Faire sa pub


Une des principales puérilités de ce temps est l’amour de la réclame. Percer, se faire connaître, sortir de l’obscurité, quelques-uns sont à tel point dévorés par ce désir, qu’on peut à juste titre les déclarer atteints du prurit de la publicité. À leurs yeux l’obscurité est l’ignominie par excellence; aussi font-ils tout pour être remarqués. Ils se considèrent dans leur existence ignorée comme des êtres perdus, comparables aux naufragés qu’une nuit de tempête a jetés sur quelque rocher désert et qui ont recours aux clameurs, aux détonations, au feu, à tous les signaux imaginables pour faire savoir à quelqu’un qu’ils sont là. Non contents de lancer des pétards et des fusées innocentes, plusieurs sont allés, pour se faire connaître à tout prix, jusqu’à la bassesse et jusqu’au crime. L’incendiaire Érostrate a fait de nombreux disciples. Combien sont-ils de ce temps qui ne sont devenus célèbres que pour avoir détruit quelque chose de marquant, démoli ou essayé de démolir une réputation illustre, signalé leur passage enfin, par un scandale, une méchanceté ou quelque barbarie retentissante. Cette rage de la notoriété ne sévit pas seulement parmi les cervelles fêlées, ou dans le monde des financiers douteux, des charlatans, des cabotins de tout rang, elle s’est répandue dans tous les domaines de la vie spirituelle et matérielle. La politique, la littérature, la science même, et, chose plus choquante, la charité et la religion ont été infestées par les réclames. On sonne de la trompette autour des bonnes œuvres et pour convertir les âmes on a imaginé des pratiques criardes. Poursuivant ses ravages, la fièvre du bruit a gagné des retraites d’ordinaire silencieuses, troublé les esprits en général posés et vicié dans une large mesure l’activité pour le bien.

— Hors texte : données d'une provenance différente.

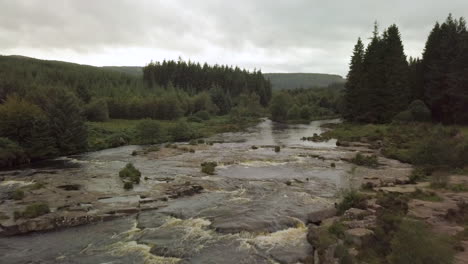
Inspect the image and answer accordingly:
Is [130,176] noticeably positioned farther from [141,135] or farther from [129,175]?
[141,135]

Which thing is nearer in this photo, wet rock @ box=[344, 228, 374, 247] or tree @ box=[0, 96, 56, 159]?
wet rock @ box=[344, 228, 374, 247]

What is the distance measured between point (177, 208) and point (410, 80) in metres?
67.1

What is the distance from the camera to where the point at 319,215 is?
22.1 meters

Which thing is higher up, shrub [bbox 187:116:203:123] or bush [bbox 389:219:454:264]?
bush [bbox 389:219:454:264]

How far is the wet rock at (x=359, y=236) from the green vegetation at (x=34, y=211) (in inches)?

L’abus de tout montrer ou plutôt de tout étaler, l’incapacité croissante d’apprécier ce qui reste caché et l’habitude de mesurer la valeur des choses au tapage qu’elles font, a fini par altérer le jugement des plus sérieux, et l’on se demande parfois si la société ne finira pas par se transformer en une vaste foire où chacun bat de la caisse devant sa baraque.